短い課題 = 「Viewing this image, how」を含む行から項目の末尾までの範囲を、空行を除いて、「番号」と「行」の二列からなるMarkdownの表として示してください。
************
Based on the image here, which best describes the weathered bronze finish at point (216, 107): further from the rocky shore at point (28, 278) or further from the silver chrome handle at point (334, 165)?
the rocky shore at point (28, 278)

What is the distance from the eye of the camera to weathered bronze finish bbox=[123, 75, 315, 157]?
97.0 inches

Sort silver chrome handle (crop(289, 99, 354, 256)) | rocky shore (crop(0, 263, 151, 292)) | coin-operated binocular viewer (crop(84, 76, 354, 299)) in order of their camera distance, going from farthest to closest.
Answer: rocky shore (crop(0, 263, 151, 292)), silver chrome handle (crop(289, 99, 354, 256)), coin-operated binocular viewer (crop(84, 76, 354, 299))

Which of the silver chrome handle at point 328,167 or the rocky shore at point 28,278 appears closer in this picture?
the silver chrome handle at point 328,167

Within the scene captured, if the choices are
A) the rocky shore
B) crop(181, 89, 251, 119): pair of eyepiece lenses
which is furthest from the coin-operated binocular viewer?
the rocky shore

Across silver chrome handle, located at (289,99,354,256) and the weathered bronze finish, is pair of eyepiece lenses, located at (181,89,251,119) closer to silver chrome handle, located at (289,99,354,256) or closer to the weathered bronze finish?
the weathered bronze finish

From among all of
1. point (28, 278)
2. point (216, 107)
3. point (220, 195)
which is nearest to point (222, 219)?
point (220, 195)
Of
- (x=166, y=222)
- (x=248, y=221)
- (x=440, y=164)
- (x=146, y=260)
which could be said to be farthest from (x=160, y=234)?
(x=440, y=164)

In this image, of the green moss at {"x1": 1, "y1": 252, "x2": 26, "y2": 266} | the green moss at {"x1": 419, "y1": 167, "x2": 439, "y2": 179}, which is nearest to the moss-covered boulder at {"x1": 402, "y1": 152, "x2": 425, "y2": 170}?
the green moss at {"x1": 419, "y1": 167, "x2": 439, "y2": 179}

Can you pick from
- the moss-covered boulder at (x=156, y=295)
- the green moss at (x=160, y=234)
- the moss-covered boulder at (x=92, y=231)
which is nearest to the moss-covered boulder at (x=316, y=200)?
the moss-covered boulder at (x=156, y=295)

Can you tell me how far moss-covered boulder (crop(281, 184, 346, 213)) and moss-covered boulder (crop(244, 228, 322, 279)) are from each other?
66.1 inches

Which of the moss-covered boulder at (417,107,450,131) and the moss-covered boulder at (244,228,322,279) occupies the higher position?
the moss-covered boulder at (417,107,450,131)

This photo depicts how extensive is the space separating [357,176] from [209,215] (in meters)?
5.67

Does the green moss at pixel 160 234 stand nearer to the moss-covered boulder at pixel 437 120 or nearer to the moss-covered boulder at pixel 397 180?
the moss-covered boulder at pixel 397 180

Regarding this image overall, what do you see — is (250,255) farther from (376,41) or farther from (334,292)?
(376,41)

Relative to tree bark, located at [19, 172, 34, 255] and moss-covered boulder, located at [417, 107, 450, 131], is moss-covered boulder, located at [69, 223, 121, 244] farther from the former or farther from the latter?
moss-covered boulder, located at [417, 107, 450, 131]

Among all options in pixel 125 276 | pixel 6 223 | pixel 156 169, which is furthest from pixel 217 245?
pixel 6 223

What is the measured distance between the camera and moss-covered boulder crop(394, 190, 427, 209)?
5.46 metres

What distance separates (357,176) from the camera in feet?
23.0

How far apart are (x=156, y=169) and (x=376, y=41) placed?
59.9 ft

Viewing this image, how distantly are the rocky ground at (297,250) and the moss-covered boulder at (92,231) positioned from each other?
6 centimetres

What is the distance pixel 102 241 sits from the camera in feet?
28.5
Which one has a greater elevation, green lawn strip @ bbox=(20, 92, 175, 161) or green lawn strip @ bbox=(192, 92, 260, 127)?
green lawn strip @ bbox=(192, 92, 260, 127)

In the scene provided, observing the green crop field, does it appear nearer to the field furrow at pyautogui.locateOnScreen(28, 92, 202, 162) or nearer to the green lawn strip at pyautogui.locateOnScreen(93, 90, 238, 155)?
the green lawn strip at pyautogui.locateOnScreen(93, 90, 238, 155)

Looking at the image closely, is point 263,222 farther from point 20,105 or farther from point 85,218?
************
記述回答 =
| 番号 | 行 |
|---|---|
| 1 | Viewing this image, how distantly are the rocky ground at (297,250) and the moss-covered boulder at (92,231) positioned from each other? |
| 2 | 6 centimetres |
| 3 | What is the distance pixel 102 241 sits from the camera in feet? |
| 4 | 28.5 |
| 5 | Which one has a greater elevation, green lawn strip @ bbox=(20, 92, 175, 161) or green lawn strip @ bbox=(192, 92, 260, 127)? |
| 6 | green lawn strip @ bbox=(192, 92, 260, 127) |
| 7 | In the scene provided, observing the green crop field, does it appear nearer to the field furrow at pyautogui.locateOnScreen(28, 92, 202, 162) or nearer to the green lawn strip at pyautogui.locateOnScreen(93, 90, 238, 155)? |
| 8 | the green lawn strip at pyautogui.locateOnScreen(93, 90, 238, 155) |
| 9 | Looking at the image closely, is point 263,222 farther from point 20,105 or farther from point 85,218? |